One should use to tensorflows data utilities for better memory management and performance:

images = tf.keras.utils.image_dataset_from_directory(file_path, image_size=input_shape, labels=None)
AUTOTUNE = tf.data.AUTOTUNE
images = images.prefetch(buffer_size=AUTOTUNE)

# this line will now crash
images = preprocess(images)


# classify the image
print("[INFO] classifying image with '{}'...".format(used_model))
predictions = model.predict(images)
decoded_predictions = imagenet_utils.decode_predictions(predictions)

As written in the code above, I know have different data structures, which will not work with the same code. My question is: How can I apply pre-processing to my data? All the corresponding tutorials seem to deal with training, while I want to do simple inference.

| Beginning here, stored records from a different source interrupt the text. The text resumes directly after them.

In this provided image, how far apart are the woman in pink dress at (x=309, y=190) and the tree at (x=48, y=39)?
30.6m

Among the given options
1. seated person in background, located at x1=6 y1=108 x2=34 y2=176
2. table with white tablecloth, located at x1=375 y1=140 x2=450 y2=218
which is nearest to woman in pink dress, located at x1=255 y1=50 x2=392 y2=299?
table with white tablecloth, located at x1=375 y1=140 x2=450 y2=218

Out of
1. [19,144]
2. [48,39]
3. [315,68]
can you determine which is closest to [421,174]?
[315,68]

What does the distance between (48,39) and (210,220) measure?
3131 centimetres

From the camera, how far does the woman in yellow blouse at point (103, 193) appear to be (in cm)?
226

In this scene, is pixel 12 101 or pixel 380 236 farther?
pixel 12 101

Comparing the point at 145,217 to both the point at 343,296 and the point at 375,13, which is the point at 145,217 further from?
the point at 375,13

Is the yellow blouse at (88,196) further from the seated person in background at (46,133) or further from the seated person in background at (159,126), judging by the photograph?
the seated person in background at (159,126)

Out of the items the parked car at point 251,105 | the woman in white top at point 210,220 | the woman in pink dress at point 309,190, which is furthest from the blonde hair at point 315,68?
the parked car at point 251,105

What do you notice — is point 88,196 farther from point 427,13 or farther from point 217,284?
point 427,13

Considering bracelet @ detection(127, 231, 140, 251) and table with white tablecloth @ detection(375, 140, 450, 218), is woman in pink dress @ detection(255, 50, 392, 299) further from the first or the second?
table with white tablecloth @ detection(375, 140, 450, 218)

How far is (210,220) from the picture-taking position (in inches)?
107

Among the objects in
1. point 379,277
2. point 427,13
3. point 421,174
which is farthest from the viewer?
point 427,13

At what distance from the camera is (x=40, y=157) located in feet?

Additional Question: How would this be done, if the data is coming from an S3 bucket (with the script running in an Airflow-DAG)?


Solution

  • You can use tf.data.Dataset.map to apply preprocessing to your images or batches of images. Here is an example:

    import tensorflow as tf
    import pathlib
    
    dataset_url = "https://storage.googleapis.com/download.tensorflow.org/example_images/flower_photos.tgz"
    data_dir = tf.keras.utils.get_file('flower_photos', origin=dataset_url, untar=True)
    data_dir = pathlib.Path(data_dir)
    
    batch_size = 32
    
    train_ds = tf.keras.utils.image_dataset_from_directory(
      data_dir,
      seed=123,
      image_size=(180, 180),
      batch_size=batch_size)
    
    scale_layer = tf.keras.layers.Rescaling(1./255)
    
    def preprocess(images, labels):
      images = tf.image.resize(scale_layer(images),[120, 120], method=tf.image.ResizeMethod.NEAREST_NEIGHBOR)
      return images, labels
    
    train_ds = train_ds.map(preprocess)
    

    In your case, you just have images so you can ignore the labels here.